Written instruction ::
Transcribe all of the data exactly. Omit the pictures.

Spatial reasoning dataset excerpts ::
** Start **

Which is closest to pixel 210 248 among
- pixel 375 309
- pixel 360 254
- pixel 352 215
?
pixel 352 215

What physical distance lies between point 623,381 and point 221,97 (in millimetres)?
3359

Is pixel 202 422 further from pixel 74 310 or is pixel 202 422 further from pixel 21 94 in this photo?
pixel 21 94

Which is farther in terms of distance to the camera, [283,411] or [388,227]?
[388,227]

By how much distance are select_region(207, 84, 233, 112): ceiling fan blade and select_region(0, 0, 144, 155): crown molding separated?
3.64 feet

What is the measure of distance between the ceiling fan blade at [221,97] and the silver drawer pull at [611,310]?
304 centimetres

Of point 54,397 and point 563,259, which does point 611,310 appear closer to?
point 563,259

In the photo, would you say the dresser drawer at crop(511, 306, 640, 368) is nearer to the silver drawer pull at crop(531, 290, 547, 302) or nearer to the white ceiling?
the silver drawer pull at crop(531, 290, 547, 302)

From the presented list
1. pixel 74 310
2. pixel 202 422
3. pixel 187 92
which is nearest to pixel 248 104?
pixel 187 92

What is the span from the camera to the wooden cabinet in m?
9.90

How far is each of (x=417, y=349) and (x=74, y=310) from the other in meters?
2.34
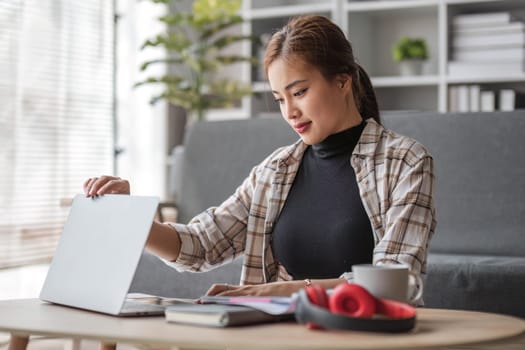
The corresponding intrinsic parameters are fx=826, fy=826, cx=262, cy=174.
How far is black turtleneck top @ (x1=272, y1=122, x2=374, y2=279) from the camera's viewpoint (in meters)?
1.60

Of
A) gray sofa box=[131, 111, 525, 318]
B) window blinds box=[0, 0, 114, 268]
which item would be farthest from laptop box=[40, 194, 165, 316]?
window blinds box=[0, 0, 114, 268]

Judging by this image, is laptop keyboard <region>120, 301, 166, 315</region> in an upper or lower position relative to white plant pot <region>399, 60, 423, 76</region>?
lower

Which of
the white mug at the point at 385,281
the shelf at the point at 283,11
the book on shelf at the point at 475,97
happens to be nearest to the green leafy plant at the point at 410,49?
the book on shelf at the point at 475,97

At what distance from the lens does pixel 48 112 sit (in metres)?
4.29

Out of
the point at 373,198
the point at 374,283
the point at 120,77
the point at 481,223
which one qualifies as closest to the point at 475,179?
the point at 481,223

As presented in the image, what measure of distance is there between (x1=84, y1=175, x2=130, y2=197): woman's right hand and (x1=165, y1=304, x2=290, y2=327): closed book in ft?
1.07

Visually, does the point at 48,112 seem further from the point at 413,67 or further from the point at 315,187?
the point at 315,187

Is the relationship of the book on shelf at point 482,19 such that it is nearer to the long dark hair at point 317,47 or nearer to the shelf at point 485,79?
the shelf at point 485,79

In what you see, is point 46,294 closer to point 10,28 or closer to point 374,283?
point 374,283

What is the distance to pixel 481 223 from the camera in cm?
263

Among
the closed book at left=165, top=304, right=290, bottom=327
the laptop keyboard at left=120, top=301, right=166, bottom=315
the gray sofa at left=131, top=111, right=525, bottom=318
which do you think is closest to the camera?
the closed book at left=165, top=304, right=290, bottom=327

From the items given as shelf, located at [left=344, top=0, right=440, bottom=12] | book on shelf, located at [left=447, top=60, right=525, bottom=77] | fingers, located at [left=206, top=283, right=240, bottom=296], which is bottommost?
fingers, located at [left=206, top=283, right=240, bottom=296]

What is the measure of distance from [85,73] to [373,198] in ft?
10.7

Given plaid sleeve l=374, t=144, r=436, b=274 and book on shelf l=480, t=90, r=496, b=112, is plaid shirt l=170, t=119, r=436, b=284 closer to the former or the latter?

** End **

Written solution ::
Which is closest to pixel 210 248 among
- pixel 375 309
- pixel 360 254
- pixel 352 215
?
pixel 352 215

What physical distance lies between point 623,381 and point 221,97 (in millimetres)?
3359

Is pixel 202 422 further from pixel 74 310 or is pixel 202 422 further from pixel 21 94 in this photo?
pixel 21 94

Which is farther in terms of distance to the camera, [283,411] or [388,227]?
[388,227]

By how much distance are select_region(207, 84, 233, 112): ceiling fan blade and select_region(0, 0, 144, 155): crown molding separated?
3.64 feet

What is the measure of distance between the ceiling fan blade at [221,97] and the silver drawer pull at [611,310]?
304 centimetres

Of point 54,397 and point 563,259, which does point 611,310 appear closer to?
point 563,259

In the photo, would you say the dresser drawer at crop(511, 306, 640, 368) is nearer to the silver drawer pull at crop(531, 290, 547, 302) or nearer to the white ceiling?
the silver drawer pull at crop(531, 290, 547, 302)

From the presented list
1. pixel 74 310
2. pixel 202 422
3. pixel 187 92
which is nearest to pixel 248 104?
pixel 187 92

What is the span from the camera to the wooden cabinet in m?
9.90

How far is each of (x=417, y=349) and (x=74, y=310) from the other in meters?
2.34
The corresponding intrinsic parameters are fx=826, fy=826, cx=262, cy=174.
How far is black turtleneck top @ (x1=272, y1=122, x2=374, y2=279) from the camera's viewpoint (in meters)?
1.60

Of
A) gray sofa box=[131, 111, 525, 318]
B) window blinds box=[0, 0, 114, 268]
which item would be farthest from laptop box=[40, 194, 165, 316]?
window blinds box=[0, 0, 114, 268]

Judging by this image, is laptop keyboard <region>120, 301, 166, 315</region> in an upper or lower position relative to white plant pot <region>399, 60, 423, 76</region>?
lower

Which of
the white mug at the point at 385,281
the shelf at the point at 283,11
the book on shelf at the point at 475,97
happens to be nearest to the green leafy plant at the point at 410,49?
the book on shelf at the point at 475,97

At what distance from the lens does pixel 48 112 sit (in metres)?
4.29

Out of
the point at 373,198
the point at 374,283
the point at 120,77
the point at 481,223
which one qualifies as closest to the point at 475,179?
the point at 481,223

As presented in the image, what measure of distance is there between (x1=84, y1=175, x2=130, y2=197): woman's right hand and (x1=165, y1=304, x2=290, y2=327): closed book in ft?
1.07

Visually, does the point at 48,112 seem further from the point at 413,67 or further from the point at 315,187?
the point at 315,187

Is the relationship of the book on shelf at point 482,19 such that it is nearer to the long dark hair at point 317,47 or nearer to the shelf at point 485,79?
the shelf at point 485,79

In what you see, is point 46,294 closer to point 10,28 or closer to point 374,283?
point 374,283

What is the distance to pixel 481 223 from the camera in cm?
263

Among
the closed book at left=165, top=304, right=290, bottom=327
the laptop keyboard at left=120, top=301, right=166, bottom=315
the gray sofa at left=131, top=111, right=525, bottom=318
which do you think is closest to the camera?
the closed book at left=165, top=304, right=290, bottom=327

From the items given as shelf, located at [left=344, top=0, right=440, bottom=12] | book on shelf, located at [left=447, top=60, right=525, bottom=77] | fingers, located at [left=206, top=283, right=240, bottom=296], which is bottommost?
fingers, located at [left=206, top=283, right=240, bottom=296]

What is the measure of distance from [85,73] to [373,198] in ft?
10.7

Given plaid sleeve l=374, t=144, r=436, b=274 and book on shelf l=480, t=90, r=496, b=112, is plaid shirt l=170, t=119, r=436, b=284 closer to the former or the latter?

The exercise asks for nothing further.